Secondly, we wonder why Judah – or for that matter anyone else – might have to point the way to Goshen. After all, we know that all of Joseph’s brothers already have made the trip successfully. In fact, nine of the brothers have done it twice. (Benjamin and Simon have each completed one round trip.) There seems to be little need for a navigator.
Two views of Judah’s task are worthy of mention. The first is that Judah was the family’s advance man, coordinating logistical arrangements to allow them all to settle smoothly in the assigned district of Goshen. The second view, drawn from the midrash, is concerned with preparations for their spiritual life:
Rabbi Nehemiah said: [“to point the way” means] to establish a house of study, which will teach Torah there, so that the tribes shall read the Torah therein. (B’reisheit Rabbah 95:3)

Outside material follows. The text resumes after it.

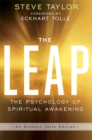 The Leap : The Psychology of Spiritual Awakening (An Eckhart Tolle Edition) - Book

Note: The Hebrew word that has been translated “to point the way” is l’horot, which comes from the same root as moreh (teacher), horim (parents), and Torah. In modern Hebrew, a tour guide is called a moreh-derekh.
We may wonder about the content of the “Torah” that was available to the tribes to study then. But this comment arguably tells us more about the times and perceptions of Rabbi Nehemiah than it does about the plain meaning of this particular verse. Rabbi Nehemiah, who lived in the second century C.E., was one of the few students of Rabbi Akiva to survive the Hadrianic persecutions. He devoted his life to reestablishing venues for the study of Judaism and to restoring the vitality of Jewish life in Israel under radically changed circumstances.
We can well imagine the heartfelt commitment that Rabbi Nehemiah was expressing to the Jews of his time through that midrashic comment. In what ways might this comment speak to us, given that we live free of persecution? What would Rabbi Nehemiah tell us today about communal and institutional priorities?